* Extrait choisi *
|---|
Alticchiero, par Mme J.W.C.D. R. Genève, 1781?

Cet ouvrage est la description détaillée de la villa appartenant au sénateur Quirini, et fut adressé en manuscrit à M. Huber, de Genève (ami de Voltaire), qui le fit imprimer à ses frais à un très petit nombre d'exemplaires. En 1787, Quirini en tira une nouvelle édition avec un très grand nombre de planches et une épître dédicatoire signée par le comte Benincasa: Padoue, gr. in-4° de 5 ff. et 80 pp. de texte, avec un plan et 29 planches (British Museum).

Nous empruntons au baron Ernouf la description de cette originale demeure: «Moins somptueuse que ses orgueilleuses voisines, les villas Pisani, Foscarini, etc., Alticchiero avait néanmoins son cachet et sa réputation à part. Une partie du domaine était consacrée à des expériences agronomiques; les jardins étaient dessinés à la française, suivant le goût alors dominant; mais l'agréable y était partout sacrifié à l'utile avec une affection systématique et parfois originale. Les bosquets, les massifs, les avenues étaient exclusivement composés de beaux arbres fruitiers de toute espèce, et symétriquement décorés de statues des divinités du paganisme, de bustes de grands hommes anciens et modernes, notamment ceux de Voltaire et J.-J. Rousseau. On rencontrait là Hercule et Vénus dans un massif d'orangers, Mars de garde au milieu d'un carré de pastèques, et un autel dédié aux Furies, au rond-point d'une belle treille formant labyrinthe. Cette propriété si classiquement décorée avait encore une qualité qui passerait aujourd'hui pour un défaut aux yeux de bien des gens: tout y était aussi uni, aussi plat que régulier. Aucun mouvement de terrain, aucune inégalité malséante, même à l'horizon, n'y altérait l'harmonie et la précision des lignes.»

Du séjour des comtes du Nord à Venise en janvier 1782. Venise, 1783.

Lettre de la comtesse de Rosenberg à son frère Richard Wynne sur les voyages du grand-duc héritier de Russie, Paul Pétrovitch (depuis Paul Ier), et la princesse de Wurtemberg, sa seconde femme. Comme l'ouvrage précédent, cet opuscule est sans valeur littéraire.

Pièces morales et sentimentales de Mme J. W., C-T-SS de R-S-G, écrites d'une campagne sur les rivages de la Brenta dans l'État vénitien. Londres, J. Robson, 1785.

On remarque, parmi ces pièces, surtout la Nouvelle vénitienne plébéienne, placée à la fin du recueil, où l'auteur trace un tableau curieux des costumes et de la physionomie des gondoliers de Venise, encore originaux et pittoresques dans ce temps-là. Mme Wynne se révolte contre la civilisation moderne: «À force de communiquer ensemble, disait-elle, les hommes finissent par se ressembler tous parce qu'ils substituent indistinctement aux caractères nationaux, des manières et des idées de convention générale, ce qui efface la physionomie des nations.» Cette Nouvelle plébéienne fut traduite en italien et publiée en 1786, à Venise, sous le titre Il Trionfo de' Gondolieri.

Il existe aussi une édition anglaise de ce recueil, publiée à la même époque à Londres, en deux volumes, sous le titre des Moral and sentimental Essays.
|---|
* Énoncé A *
D'après l'extrait, à qui appartenait la villa d'Alticchiero ?
* Énoncé B *
Recopiez sans rien changer le passage de l'extrait qui va de « On remarque, parmi » à « and sentimental Essays. ».
Appuyez-vous seulement sur l'extrait.

* Données recueillies *
|---|
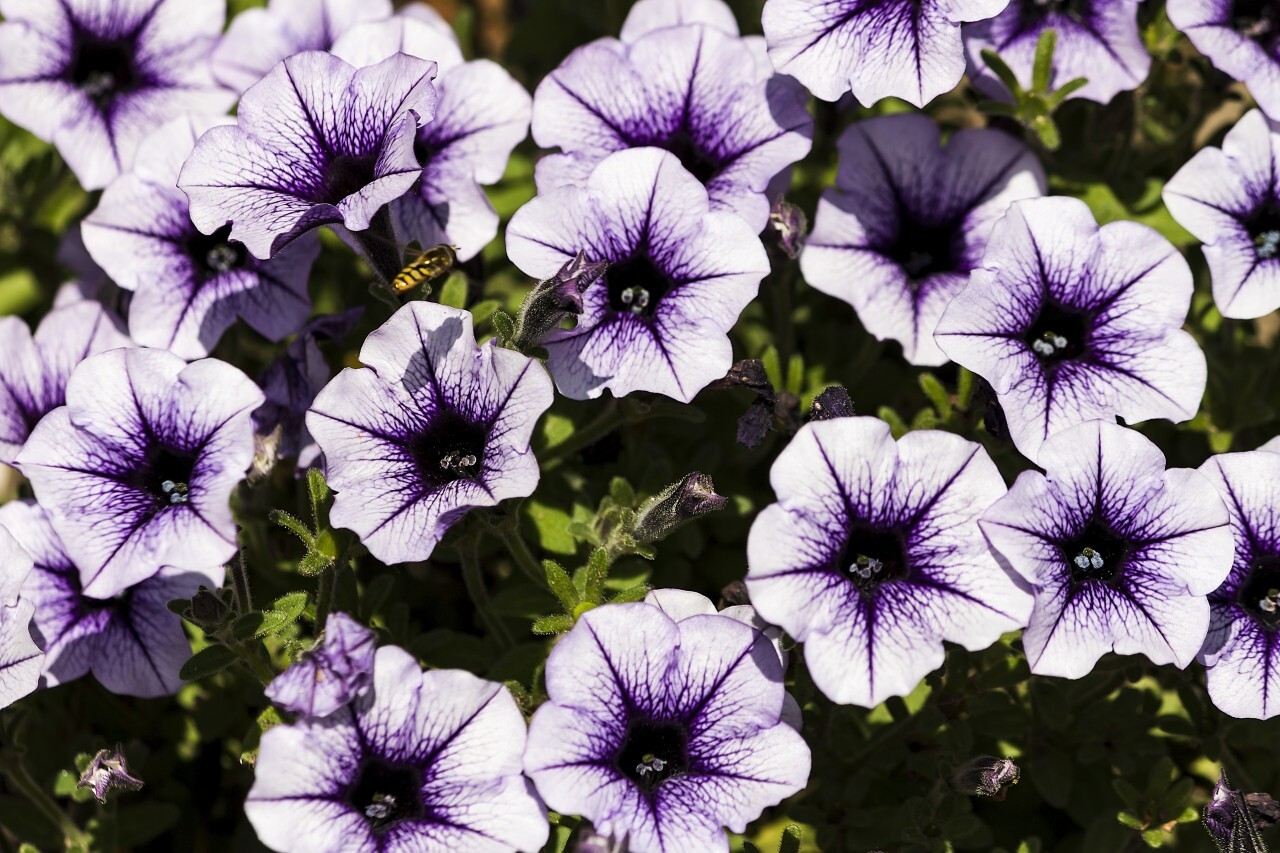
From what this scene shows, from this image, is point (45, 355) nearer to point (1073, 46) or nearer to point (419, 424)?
|---|
* Corrigé A *
Au sénateur Quirini.

* Corrigé B *
On remarque, parmi ces pièces, surtout la Nouvelle vénitienne plébéienne, placée à la fin du recueil, où l'auteur trace un tableau curieux des costumes et de la physionomie des gondoliers de Venise, encore originaux et pittoresques dans ce temps-là. Mme Wynne se révolte contre la civilisation moderne: «À force de communiquer ensemble, disait-elle, les hommes finissent par se ressembler tous parce qu'ils substituent indistinctement aux caractères nationaux, des manières et des idées de convention générale, ce qui efface la physionomie des nations.» Cette Nouvelle plébéienne fut traduite en italien et publiée en 1786, à Venise, sous le titre Il Trionfo de' Gondolieri.

Il existe aussi une édition anglaise de ce recueil, publiée à la même époque à Londres, en deux volumes, sous le titre des Moral and sentimental Essays.